The decision was taken after senior advocate, AM Singhvi, appearing for the Delhi government requested a bench headed by Chief Justice Uday Umesh Lalit to list the matter urgently.

“I will have a word with Justice DY Chandrachud,” the chief justice said. “We will list it before a CB [Constitution bench] headed by Justice Chandrachud the day after tomorrow.”

Meanwhile, Solicitor General Tushar Mehta, representing the Centre, said that he needs a few more days to prepare for the proceedings.

In April, the Centre had filed a plea in the Supreme Court stating that the dispute should be referred to a larger bench. The Union government has contended that it needed the power to make transfers and postings of officials in Delhi as it is the country’s capital.
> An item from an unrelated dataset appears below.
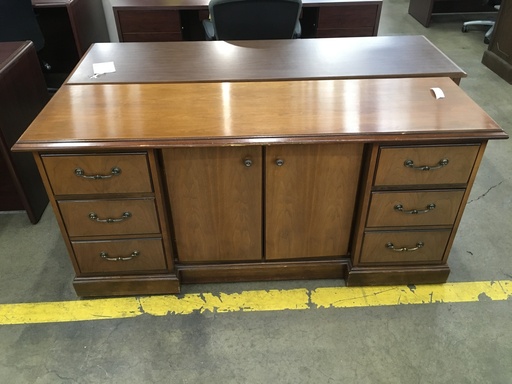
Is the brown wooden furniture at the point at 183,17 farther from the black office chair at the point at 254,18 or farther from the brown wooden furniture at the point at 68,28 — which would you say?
the black office chair at the point at 254,18

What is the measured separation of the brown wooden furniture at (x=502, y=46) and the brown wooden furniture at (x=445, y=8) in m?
1.18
In 2018, a five-judge Constitution bench of the Supreme Court said that the lieutenant governor of Delhi, who is appointed by the President of India, is bound by the “aid and advice” of the council of ministers of the Delhi government in all matters under its jurisdiction.

It also said that the lieutenant governor cannot act in a mechanical manner. The bench added that the Centre cannot “usurp powers on areas within the dominion of states” while noting that Delhi does not have the status of a state.

Meanwhile, the ruling Aam Aadmi Party government in Delhi had opposed the Centre’s submission and contended that there was no need for the matter to be sent to a larger bench. Advocate Singhvi had said that the 2018 judgement had no ambiguity about the state government’s powers.

Earlier in February 2019, a two-judge bench of the Supreme Court had delivered a split verdict on the power tussle in Delhi.

Justices AK Sikri and Ashok Bhushan, who were on the two-judge bench, referred the matter of jurisdiction over “services” to a larger bench. On other matters under consideration, the judges delivered concurring verdicts.